While it may disappoint many of us, it will surprise no one that steering a spaceship is complicated business. So it stands to follow that steering a spaceship using only your brain is even more complicated. A collaborative study by NASA and the University of Essex shows that the difficulties of piloting a virtual spaceship through a brain/computer interface can be eased by introducing a co-pilot — and performing what amounts to a mind-meld between both operators.
It appears that two heads — or at least two sets of brain waves — really are better than one in this case. Both sets of brain waves are read by an EEG machine. The results are merged together to form wave, which is translated into rudimentary commands for the spaceship simulator program, which doesn’t exactly hit Ender’s Game levels of complexity or anything.
Pilots are tasked with guiding their craft down to the center of a planet, which, in our opinion, isn’t even flying, really. It’s landing at best, and it’s probably crashing fairly regularly. Pilots control their ship by concentrating their thoughts on one of 8 directions on a compass — or in this case, more of a D-pad — to steer in that direction. The team found that the combined brainwaves of a pair of pilots consistently outperformed those flying solo, as averaging together a pair of concentrated thoughts helps to cancel out some of the background noise — like heartbeats and other involuntary muscle movements — that can create distortion in a single EEG reading.
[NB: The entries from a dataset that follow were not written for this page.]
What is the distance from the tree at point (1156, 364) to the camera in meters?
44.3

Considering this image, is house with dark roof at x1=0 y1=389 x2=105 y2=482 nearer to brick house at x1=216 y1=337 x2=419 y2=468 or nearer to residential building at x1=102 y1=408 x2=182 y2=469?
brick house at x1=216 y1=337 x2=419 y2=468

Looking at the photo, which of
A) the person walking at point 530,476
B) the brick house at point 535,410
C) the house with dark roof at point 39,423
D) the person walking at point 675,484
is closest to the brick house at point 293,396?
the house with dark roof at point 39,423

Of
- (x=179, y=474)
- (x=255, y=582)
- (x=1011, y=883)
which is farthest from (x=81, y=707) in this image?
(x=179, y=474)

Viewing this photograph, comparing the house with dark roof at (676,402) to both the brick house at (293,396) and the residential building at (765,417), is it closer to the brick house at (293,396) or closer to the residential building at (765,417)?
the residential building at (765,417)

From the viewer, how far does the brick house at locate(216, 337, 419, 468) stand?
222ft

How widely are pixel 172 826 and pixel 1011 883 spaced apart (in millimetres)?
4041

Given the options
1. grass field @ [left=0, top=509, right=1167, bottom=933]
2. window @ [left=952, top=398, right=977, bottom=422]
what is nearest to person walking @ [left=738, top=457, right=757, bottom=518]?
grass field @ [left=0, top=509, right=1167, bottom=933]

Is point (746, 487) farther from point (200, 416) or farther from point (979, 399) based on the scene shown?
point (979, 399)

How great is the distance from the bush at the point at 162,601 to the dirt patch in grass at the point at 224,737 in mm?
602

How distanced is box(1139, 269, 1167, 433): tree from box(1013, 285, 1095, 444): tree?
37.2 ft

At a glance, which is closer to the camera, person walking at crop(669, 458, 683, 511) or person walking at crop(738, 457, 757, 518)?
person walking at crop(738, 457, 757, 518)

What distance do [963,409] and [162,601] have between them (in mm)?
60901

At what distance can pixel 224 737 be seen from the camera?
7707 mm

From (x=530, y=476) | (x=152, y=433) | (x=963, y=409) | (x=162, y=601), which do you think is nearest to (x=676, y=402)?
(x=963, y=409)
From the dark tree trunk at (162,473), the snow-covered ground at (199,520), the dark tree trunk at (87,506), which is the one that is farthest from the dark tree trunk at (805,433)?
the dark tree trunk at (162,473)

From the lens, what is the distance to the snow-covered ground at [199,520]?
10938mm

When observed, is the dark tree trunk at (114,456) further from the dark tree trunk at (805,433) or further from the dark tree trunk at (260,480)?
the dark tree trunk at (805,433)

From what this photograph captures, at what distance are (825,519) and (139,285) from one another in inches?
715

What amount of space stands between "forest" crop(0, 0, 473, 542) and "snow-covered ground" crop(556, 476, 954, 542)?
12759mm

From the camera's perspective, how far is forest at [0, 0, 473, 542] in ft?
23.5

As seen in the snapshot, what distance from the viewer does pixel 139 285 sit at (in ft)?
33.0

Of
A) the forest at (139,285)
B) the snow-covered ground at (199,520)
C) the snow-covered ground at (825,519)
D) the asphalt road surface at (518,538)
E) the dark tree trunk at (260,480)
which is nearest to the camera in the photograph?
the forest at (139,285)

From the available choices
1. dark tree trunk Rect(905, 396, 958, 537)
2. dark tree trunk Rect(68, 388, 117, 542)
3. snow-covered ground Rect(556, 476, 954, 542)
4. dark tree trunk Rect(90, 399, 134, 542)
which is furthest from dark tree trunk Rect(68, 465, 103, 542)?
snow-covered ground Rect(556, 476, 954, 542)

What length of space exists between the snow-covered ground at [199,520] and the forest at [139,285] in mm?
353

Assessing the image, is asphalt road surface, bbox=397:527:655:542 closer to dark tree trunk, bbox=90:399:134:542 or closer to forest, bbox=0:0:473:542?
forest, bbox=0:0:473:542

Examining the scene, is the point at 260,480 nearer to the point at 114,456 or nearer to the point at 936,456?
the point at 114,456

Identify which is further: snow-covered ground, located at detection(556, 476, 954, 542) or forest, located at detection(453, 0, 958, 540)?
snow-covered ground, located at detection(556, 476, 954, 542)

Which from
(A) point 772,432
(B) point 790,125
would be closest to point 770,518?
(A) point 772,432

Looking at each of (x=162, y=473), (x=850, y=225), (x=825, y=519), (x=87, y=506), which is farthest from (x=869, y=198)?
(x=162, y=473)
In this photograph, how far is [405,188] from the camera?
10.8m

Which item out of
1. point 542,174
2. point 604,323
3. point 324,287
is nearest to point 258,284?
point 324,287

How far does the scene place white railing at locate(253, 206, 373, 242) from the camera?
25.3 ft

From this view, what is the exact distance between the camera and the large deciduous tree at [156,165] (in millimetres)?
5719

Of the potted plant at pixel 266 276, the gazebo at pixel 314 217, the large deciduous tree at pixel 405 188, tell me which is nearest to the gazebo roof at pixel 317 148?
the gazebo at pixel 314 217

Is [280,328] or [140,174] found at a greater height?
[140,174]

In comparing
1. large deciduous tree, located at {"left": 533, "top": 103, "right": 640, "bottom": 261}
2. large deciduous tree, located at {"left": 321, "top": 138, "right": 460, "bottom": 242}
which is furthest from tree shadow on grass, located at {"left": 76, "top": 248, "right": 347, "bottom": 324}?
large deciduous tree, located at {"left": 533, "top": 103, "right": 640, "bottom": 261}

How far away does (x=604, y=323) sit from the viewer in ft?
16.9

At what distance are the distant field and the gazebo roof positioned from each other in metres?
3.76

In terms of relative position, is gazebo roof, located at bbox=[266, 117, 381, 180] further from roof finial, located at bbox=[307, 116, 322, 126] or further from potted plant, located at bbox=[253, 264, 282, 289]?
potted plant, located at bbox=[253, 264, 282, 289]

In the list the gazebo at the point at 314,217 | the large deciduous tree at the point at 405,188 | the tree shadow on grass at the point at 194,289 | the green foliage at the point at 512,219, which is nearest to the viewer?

Researchers also found that using two sets of brain waves instead of one helps to compensate for lapses in attention — if one pilot’s thoughts drift to something that is not controlling a spaceship with their brain, the second pilot can make up for the lack of focus. While we find it a little hard to believe that there are other things you could think about if you’re already controlling a spaceship with your brain, apparently it’s an issue. Like any good problem, though, it’s nothing you can’t overcome with a little help from your friends.